[Date Prev][Date Next][Thread Prev][Thread Next][Date Index][Thread Index]

[Condor-users] Parallel Universe MPI Job Killed



Hi All;
 
I have a question regarding the way condor handles the parallel universe and the starting and stoping of processes on different machines.
 
If a two node mpi job is submitted using a parallel universe and one node completes before another, does condor kill the other node that does not complete?
 
In a previous thread:
https://lists.cs.wisc.edu/archive/condor-users/2006-February/msg00305.shtml
 
Erik Paulson indicated that it did.
 
" ... The parallel universe has one extra feature: If the first process Condor
started on the first machine Condor started processes on exits, Condor
will kill all remaining processes on every other machine. ..."
 
I was wondering if the output in my StartLog is any indication of the proper killing of the second process or is it an indication of an error?
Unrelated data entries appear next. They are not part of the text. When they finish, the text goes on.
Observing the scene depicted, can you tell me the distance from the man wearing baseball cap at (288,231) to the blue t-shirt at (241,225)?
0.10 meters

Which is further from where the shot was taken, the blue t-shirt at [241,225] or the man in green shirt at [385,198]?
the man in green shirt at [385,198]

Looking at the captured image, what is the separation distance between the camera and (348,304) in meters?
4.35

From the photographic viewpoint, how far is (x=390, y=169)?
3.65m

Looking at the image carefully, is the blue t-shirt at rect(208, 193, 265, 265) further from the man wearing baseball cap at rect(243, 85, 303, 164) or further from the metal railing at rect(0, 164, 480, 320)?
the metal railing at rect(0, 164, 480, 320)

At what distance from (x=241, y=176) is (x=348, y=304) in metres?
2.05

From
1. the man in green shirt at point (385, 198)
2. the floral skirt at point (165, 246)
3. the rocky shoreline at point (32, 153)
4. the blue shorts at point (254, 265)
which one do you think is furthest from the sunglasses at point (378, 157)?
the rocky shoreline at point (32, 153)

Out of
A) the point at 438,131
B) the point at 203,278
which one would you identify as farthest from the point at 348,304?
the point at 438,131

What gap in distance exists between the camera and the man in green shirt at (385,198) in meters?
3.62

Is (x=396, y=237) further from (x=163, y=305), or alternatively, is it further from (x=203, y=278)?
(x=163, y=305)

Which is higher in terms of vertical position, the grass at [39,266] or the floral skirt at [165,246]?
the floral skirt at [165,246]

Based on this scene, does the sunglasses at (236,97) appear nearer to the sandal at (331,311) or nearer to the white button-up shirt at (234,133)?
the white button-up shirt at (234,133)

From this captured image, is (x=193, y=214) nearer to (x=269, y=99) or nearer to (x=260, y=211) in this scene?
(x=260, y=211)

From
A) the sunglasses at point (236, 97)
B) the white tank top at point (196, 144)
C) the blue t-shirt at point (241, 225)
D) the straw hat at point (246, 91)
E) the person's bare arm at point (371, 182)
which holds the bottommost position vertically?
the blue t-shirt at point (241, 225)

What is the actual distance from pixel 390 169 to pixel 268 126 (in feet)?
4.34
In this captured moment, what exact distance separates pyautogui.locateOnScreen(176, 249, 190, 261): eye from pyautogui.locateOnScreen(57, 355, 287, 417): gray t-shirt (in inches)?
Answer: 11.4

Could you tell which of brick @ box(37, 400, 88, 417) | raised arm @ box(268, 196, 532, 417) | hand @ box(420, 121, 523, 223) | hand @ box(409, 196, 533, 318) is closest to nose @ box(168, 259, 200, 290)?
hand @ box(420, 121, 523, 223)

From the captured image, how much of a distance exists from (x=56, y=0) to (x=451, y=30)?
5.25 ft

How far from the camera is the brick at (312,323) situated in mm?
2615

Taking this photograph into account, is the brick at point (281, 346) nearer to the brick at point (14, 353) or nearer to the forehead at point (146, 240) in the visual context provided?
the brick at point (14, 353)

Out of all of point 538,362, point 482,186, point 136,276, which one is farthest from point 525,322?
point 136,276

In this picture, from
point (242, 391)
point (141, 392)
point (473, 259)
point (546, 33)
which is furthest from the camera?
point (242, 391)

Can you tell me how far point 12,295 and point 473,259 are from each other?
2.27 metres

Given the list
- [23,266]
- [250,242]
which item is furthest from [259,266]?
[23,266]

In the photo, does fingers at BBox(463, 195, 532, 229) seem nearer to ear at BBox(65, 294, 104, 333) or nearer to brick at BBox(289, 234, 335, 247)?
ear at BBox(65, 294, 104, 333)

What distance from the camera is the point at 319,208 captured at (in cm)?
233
The first node completed successfully.
 
Thanks...
 
Jeff
 
The machine that was removed, below is its startlog::
 
7/24 20:07:04 Remote global job ID is stengal.cs.sunyit.edu#1185322047#319.0
7/24 20:07:04 JobLeaseDuration defined in job ClassAd: 1200
7/24 20:07:04 Resetting ClaimLease timer (19) with new duration
7/24 20:07:04 About to Create_Process "condor_starter -f stengal.cs.sunyit.edu"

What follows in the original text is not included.